▶ [TEXT SECTION]:

══════════════════════════════

Shared Genetics of Multiple System Atrophy and Inflammatory Bowel Disease


Alexey Shadrin, Sören Mucha, David Ellinghaus, Mary Makarious, Cornelis Blauwendraat, Ashwin Sreelatha, Antonio Heras-Garvin, Jinhui Ding, Monia Hammer, Alexandra Foubert-Samier, Wassilios Meissner, Olivier Rascol, Anne Pavy-Le Traon, Oleksandr Frei, Kevin O'Connell, Shahram Bahrami, Stefan Schreiber, Wolfgang Lieb, Martina Müller-Nurasyid, Ulf Schminke, Georg Homuth, Carsten Schmidt, Markus Nöthen, Per Hoffmann, Christian Gieger, Gregor Wenning, J. Gibbs, Andre Franke, John Hardy, Nadia Stefanova, Thomas Gasser, Andrew Singleton, Henry Houlden, Sonja Scholz, Ole Andreassen, Manu Sharma




Movement disorders : official journal of the Movement Disorder Society




BACKGROUND: Multiple system atrophy (MSA) is a rare neurodegenerative disease characterized by intracellular accumulations of α-synuclein and nerve cell loss in striatonigral and olivopontocerebellar structures. Epidemiological and clinical studies have reported potential involvement of autoimmune mechanisms in MSA pathogenesis. However, genetic etiology of this interaction remains unknown. We aimed to investigate genetic overlap between MSA and 7 autoimmune diseases and to identify shared genetic loci. METHODS: Genome-wide association study summary statistics of MSA and 7 autoimmune diseases were combined in cross-trait conjunctional false discovery rate analysis to explore overlapping genetic background. Expression of selected candidate genes was compared in transgenic MSA mice and wild-type mice. Genetic variability of candidate genes was further investigated using independent whole-exome genotyping data from large cohorts of MSA and autoimmune disease patients and healthy controls. RESULTS: We observed substantial polygenic overlap between MSA and inflammatory bowel disease and identified 3 shared genetic loci with leading variants upstream of the DENND1B and RSP04 genes, and in intron of the C7 gene. Further, the C7 gene showed significantly dysregulated expression in the degenerating midbrain of transgenic MSA mice compared with wild-type mice and had elevated burden of protein-coding variants in independent MSA and inflammatory bowel disease cohorts. CONCLUSION: Our study provides evidence of shared genetic etiology between MSA and inflammatory bowel disease with an important role of the C7 gene in both phenotypes, with the implication of immune and gut dysfunction in MSA pathophysiology. © 2020 The Authors. Movement Disorders published by Wiley Periodicals LLC. on behalf of International Parkinson and Movement Disorder Society.

══════════════════════════════

Saved entries:
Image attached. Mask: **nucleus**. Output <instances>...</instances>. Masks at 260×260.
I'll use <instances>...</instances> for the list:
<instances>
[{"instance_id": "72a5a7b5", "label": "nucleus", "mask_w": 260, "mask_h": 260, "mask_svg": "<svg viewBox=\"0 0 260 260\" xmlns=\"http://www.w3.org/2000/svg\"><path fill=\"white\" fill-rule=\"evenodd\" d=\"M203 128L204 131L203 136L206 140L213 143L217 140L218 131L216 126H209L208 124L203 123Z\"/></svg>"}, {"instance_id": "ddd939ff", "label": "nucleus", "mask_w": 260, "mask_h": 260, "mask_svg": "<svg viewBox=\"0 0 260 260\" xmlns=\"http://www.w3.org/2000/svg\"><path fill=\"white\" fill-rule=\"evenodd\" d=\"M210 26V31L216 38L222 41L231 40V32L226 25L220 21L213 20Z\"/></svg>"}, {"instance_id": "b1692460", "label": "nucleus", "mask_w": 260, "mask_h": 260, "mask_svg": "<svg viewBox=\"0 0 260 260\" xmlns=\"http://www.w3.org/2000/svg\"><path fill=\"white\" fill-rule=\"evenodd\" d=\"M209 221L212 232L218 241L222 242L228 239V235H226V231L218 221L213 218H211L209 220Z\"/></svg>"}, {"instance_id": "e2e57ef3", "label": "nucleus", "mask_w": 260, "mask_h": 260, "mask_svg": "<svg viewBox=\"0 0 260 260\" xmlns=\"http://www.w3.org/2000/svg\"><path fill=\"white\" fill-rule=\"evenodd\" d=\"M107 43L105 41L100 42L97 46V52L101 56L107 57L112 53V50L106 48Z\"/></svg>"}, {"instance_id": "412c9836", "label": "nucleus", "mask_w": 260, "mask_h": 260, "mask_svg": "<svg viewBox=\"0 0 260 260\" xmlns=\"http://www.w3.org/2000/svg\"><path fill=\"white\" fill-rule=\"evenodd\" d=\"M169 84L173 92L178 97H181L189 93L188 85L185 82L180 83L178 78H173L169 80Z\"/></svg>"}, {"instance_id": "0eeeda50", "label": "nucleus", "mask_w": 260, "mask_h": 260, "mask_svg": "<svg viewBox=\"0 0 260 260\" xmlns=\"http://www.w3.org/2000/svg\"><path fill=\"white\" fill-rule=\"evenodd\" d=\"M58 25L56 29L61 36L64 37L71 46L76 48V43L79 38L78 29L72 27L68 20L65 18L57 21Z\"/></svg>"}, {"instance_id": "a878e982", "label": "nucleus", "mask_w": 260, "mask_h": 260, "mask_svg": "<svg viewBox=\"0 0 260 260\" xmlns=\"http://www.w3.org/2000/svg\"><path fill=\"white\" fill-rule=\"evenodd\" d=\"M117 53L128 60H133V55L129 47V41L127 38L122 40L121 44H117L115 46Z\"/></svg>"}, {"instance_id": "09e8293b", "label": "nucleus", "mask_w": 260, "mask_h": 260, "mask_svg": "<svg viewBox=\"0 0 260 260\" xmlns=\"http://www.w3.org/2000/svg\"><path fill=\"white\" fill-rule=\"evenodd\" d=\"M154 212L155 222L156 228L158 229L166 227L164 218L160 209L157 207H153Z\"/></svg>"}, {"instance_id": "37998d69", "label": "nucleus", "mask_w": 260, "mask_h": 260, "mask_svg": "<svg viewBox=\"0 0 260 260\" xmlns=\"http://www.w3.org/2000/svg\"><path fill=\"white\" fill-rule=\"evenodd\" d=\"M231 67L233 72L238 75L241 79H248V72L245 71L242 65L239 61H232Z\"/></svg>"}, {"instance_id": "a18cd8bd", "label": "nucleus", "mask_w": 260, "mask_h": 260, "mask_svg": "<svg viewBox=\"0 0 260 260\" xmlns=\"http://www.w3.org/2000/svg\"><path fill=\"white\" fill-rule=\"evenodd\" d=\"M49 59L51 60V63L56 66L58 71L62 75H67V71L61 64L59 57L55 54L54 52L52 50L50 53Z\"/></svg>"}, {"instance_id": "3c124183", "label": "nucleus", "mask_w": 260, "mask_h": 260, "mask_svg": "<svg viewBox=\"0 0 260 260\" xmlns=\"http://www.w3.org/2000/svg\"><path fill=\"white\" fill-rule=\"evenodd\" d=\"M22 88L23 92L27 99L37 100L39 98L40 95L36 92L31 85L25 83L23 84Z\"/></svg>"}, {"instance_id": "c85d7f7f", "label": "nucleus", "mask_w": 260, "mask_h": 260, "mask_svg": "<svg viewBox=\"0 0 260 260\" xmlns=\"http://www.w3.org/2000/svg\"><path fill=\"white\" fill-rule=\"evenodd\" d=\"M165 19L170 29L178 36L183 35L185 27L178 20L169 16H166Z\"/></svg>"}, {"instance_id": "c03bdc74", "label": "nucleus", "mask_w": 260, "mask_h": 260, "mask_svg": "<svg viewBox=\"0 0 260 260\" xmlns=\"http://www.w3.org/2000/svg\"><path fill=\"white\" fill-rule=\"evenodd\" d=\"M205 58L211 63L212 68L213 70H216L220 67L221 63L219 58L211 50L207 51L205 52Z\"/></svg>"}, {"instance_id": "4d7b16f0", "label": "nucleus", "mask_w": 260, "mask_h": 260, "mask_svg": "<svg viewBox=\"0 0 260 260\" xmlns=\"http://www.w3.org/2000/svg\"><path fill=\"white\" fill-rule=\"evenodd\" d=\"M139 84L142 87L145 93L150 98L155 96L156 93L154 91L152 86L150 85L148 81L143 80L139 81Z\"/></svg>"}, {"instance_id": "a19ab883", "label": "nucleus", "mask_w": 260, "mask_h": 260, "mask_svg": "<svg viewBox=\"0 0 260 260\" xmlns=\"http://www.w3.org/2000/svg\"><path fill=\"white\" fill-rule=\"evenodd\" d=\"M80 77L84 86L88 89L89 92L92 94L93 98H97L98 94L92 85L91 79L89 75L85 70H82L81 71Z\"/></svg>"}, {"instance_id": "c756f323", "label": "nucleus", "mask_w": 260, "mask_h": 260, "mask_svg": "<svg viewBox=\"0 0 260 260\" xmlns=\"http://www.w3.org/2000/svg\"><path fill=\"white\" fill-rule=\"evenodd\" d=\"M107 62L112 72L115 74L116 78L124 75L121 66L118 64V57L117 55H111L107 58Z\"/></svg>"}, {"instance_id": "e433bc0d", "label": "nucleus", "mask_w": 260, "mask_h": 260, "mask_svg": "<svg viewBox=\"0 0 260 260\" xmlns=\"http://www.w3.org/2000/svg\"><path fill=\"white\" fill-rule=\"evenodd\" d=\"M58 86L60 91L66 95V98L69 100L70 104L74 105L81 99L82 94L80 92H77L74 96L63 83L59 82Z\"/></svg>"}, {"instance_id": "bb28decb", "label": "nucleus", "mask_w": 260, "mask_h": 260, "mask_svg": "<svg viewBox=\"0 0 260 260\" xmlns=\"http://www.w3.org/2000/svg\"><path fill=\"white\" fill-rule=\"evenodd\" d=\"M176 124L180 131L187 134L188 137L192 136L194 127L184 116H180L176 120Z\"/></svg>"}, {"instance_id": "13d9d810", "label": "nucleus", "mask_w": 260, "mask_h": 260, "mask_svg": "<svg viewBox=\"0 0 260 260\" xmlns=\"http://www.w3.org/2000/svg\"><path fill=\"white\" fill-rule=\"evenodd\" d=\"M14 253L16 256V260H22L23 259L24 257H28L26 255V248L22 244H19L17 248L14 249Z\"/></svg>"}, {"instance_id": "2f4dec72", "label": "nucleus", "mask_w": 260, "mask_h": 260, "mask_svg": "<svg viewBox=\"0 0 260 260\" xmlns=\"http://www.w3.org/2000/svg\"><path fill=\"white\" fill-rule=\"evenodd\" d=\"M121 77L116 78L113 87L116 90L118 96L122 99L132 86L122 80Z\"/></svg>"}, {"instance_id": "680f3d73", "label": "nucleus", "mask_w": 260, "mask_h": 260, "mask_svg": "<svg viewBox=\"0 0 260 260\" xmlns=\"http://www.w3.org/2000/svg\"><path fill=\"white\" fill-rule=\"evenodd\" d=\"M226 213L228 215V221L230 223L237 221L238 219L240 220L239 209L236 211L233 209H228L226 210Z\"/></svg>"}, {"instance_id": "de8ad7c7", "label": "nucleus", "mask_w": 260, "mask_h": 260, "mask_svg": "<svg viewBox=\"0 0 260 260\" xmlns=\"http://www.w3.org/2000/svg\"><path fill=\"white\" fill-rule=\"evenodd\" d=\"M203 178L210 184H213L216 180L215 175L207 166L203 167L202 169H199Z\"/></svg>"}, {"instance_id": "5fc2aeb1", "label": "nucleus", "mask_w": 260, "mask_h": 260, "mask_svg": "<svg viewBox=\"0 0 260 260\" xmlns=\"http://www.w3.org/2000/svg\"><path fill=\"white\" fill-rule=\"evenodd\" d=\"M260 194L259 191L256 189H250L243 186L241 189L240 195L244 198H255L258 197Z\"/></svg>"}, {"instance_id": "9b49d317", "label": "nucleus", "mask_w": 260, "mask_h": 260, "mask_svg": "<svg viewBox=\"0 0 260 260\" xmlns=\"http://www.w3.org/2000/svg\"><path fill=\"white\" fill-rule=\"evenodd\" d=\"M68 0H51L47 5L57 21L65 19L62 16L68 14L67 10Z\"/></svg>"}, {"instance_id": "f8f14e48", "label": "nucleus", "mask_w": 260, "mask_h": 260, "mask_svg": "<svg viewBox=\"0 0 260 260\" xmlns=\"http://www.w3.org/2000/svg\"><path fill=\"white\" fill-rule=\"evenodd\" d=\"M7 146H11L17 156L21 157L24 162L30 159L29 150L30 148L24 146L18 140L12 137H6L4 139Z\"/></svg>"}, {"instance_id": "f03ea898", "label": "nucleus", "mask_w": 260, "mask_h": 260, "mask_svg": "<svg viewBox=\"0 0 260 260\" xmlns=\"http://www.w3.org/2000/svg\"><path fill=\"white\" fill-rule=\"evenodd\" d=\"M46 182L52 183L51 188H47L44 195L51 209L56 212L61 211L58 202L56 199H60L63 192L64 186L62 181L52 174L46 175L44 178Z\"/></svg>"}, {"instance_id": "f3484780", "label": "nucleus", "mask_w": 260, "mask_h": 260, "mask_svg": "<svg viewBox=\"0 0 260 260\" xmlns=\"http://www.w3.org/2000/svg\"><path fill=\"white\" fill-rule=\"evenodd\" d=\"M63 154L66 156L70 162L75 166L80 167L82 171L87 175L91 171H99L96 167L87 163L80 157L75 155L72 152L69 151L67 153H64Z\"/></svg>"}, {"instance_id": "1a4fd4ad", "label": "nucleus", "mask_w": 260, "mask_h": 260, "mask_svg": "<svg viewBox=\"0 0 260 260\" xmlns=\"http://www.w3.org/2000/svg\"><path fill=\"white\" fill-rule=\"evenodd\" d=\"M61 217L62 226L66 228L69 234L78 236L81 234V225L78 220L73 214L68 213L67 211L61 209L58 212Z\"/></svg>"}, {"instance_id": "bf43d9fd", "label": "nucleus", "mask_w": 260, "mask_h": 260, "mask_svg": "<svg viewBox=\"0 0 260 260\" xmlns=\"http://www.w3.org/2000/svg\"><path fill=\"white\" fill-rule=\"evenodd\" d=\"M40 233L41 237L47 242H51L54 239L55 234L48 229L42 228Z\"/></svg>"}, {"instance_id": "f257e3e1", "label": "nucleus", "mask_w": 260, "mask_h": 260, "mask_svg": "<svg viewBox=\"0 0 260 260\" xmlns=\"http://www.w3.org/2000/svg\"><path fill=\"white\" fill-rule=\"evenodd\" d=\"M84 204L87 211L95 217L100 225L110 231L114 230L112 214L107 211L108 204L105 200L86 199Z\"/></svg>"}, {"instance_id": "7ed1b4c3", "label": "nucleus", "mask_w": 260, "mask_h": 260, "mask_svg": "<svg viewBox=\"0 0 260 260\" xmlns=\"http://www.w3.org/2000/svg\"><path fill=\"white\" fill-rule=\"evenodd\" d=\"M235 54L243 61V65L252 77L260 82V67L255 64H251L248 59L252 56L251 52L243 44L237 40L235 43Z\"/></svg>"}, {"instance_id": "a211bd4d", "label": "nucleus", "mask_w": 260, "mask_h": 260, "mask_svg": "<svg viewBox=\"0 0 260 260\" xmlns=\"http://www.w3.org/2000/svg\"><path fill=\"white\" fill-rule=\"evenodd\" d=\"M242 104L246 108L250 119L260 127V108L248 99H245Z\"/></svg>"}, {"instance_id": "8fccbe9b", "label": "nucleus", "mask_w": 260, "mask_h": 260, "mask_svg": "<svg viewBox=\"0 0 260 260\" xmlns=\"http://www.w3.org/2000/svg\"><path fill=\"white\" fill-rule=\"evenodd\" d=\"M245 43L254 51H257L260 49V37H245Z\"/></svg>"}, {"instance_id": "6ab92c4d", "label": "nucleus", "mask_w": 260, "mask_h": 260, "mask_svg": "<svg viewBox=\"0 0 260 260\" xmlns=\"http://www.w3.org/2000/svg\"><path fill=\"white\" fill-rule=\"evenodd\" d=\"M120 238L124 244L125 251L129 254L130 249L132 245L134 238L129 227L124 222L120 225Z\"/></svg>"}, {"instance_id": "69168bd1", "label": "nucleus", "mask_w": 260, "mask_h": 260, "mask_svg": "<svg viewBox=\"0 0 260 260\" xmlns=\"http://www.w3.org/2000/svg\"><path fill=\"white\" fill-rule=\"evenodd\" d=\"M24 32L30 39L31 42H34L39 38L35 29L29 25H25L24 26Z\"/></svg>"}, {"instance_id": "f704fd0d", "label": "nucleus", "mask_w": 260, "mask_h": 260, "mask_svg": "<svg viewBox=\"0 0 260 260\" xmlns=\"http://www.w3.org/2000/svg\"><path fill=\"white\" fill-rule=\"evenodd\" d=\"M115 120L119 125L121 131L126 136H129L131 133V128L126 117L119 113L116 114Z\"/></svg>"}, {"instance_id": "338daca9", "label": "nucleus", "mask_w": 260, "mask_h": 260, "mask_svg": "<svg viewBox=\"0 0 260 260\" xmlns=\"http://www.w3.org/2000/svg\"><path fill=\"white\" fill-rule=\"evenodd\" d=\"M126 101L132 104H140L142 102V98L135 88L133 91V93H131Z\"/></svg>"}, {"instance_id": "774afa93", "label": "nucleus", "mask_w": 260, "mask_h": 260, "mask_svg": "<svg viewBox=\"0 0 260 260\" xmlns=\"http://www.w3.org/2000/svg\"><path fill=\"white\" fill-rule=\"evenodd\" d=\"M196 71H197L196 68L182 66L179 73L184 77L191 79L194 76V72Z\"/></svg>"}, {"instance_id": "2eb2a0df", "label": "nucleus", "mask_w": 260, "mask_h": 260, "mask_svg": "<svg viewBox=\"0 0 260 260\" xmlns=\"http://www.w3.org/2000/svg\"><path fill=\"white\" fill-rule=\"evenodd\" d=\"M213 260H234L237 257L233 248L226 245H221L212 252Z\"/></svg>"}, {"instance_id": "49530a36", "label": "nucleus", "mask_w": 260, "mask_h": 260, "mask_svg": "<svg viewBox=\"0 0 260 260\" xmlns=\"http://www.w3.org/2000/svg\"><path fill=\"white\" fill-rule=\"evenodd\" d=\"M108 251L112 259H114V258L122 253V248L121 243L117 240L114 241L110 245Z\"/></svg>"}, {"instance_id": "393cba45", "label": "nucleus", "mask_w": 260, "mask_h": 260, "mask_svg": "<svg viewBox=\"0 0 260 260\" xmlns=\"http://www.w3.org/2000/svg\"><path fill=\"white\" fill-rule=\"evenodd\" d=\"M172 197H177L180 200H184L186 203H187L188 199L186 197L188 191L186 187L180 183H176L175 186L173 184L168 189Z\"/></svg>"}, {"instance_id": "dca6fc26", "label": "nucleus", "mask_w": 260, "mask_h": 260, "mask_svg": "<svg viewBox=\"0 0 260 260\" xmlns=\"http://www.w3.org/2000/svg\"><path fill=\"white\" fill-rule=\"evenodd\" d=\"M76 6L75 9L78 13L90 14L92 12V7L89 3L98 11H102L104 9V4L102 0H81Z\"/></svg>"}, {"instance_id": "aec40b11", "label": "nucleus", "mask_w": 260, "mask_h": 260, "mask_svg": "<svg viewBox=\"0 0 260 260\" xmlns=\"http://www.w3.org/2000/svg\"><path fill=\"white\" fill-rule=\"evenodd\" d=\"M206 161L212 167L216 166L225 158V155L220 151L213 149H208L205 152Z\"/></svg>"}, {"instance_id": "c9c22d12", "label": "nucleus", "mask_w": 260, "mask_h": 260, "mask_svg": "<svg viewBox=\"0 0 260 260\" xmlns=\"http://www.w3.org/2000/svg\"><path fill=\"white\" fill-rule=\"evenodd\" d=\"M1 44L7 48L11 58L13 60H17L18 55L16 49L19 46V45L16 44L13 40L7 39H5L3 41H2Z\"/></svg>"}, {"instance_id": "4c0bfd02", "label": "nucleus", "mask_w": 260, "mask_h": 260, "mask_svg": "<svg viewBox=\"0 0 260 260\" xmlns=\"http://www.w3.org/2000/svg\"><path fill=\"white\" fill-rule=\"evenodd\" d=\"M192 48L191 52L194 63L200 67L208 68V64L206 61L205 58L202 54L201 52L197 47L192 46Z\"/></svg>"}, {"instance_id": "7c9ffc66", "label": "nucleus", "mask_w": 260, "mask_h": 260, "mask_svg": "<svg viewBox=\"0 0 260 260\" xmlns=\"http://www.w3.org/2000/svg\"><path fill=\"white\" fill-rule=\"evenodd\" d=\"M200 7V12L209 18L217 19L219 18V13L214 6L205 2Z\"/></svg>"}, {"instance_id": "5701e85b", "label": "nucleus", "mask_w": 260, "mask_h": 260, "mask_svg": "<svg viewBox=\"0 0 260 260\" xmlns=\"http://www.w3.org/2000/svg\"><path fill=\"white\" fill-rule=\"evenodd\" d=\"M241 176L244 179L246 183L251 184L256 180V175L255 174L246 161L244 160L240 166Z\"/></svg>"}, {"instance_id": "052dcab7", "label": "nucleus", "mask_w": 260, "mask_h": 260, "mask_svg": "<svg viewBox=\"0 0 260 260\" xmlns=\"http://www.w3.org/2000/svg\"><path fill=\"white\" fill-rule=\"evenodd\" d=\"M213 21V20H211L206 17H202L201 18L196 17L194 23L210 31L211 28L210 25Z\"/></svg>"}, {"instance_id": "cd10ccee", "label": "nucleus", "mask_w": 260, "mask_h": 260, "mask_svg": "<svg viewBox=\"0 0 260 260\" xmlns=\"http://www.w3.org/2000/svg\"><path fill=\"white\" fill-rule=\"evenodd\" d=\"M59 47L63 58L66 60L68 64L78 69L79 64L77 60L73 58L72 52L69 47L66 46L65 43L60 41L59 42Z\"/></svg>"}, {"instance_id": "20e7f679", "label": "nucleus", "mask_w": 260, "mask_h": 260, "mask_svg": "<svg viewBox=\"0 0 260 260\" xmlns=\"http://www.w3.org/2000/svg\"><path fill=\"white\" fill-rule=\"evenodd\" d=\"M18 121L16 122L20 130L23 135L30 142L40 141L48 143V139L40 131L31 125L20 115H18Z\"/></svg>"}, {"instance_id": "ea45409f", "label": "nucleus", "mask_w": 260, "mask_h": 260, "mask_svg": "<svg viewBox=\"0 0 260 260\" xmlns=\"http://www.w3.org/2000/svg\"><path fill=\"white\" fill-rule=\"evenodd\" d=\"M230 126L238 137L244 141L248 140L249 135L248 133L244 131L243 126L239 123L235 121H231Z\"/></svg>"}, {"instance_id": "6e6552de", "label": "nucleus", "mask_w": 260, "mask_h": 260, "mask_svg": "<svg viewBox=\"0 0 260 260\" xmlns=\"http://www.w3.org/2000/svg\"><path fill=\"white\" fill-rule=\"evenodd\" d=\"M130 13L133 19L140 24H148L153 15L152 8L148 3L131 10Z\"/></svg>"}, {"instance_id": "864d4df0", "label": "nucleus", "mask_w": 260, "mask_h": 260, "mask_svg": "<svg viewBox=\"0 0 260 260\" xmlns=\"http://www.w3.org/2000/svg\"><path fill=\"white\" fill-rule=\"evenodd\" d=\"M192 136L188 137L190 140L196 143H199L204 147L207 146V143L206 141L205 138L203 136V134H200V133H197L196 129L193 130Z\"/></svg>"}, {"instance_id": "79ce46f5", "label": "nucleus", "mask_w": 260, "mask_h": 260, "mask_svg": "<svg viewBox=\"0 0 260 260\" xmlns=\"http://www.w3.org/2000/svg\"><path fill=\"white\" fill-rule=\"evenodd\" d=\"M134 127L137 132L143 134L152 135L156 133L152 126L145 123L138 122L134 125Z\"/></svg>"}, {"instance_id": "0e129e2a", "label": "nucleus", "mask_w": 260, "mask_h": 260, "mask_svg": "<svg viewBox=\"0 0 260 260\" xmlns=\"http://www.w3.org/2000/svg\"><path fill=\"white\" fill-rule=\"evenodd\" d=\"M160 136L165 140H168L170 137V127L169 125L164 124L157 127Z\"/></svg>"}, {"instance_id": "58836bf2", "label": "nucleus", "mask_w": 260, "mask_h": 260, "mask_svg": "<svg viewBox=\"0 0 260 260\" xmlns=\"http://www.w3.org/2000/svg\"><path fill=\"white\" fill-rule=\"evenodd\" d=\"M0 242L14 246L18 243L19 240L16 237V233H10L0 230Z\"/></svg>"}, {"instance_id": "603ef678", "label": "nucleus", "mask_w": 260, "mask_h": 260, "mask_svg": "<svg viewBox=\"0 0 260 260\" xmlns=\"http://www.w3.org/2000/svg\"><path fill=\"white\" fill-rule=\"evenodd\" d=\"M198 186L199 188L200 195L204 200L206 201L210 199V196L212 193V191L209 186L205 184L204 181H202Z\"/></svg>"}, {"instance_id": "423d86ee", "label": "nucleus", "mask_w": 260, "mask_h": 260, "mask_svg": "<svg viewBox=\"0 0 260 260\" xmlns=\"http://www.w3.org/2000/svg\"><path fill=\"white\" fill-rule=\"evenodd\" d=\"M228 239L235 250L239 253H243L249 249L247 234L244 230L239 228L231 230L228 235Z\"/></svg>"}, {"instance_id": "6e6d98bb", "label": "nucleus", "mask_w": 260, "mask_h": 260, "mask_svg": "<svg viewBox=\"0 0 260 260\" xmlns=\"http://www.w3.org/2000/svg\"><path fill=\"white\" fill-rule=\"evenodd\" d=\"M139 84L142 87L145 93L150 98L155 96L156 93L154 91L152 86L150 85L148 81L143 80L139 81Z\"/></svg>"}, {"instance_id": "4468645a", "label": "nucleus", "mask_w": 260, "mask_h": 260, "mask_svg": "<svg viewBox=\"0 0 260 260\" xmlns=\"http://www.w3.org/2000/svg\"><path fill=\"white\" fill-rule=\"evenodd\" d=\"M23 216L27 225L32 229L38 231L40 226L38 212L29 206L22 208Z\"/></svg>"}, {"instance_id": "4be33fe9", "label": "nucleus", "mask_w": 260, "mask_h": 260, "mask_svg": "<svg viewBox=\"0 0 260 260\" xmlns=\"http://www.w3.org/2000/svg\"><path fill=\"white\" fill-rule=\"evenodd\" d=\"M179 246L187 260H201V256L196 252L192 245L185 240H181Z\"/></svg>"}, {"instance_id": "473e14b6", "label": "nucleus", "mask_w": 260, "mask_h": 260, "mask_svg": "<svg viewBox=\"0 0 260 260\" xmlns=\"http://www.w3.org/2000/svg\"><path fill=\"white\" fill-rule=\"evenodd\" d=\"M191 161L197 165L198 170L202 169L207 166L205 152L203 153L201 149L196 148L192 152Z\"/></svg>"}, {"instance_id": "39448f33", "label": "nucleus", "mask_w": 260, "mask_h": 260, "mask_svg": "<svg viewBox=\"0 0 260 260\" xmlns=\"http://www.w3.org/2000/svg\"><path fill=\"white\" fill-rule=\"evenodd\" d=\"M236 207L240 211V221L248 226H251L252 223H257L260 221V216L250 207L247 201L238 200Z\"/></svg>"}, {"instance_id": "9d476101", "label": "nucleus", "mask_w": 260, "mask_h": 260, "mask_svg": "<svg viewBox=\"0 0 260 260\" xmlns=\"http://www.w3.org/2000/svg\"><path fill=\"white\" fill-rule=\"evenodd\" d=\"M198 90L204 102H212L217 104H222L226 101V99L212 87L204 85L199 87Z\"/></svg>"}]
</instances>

══════════════════════════════

According to the abstract on shared genetics of multiple system atrophy and inflammatory bowel disease, why did the study look for genetic overlap between MSA and autoimmune diseases? The listing is not needed here.

▶ [FINAL ANSWER]: Epidemiological and clinical studies had reported potential involvement of autoimmune mechanisms in MSA pathogenesis. However, the genetic etiology of this interaction remained unknown.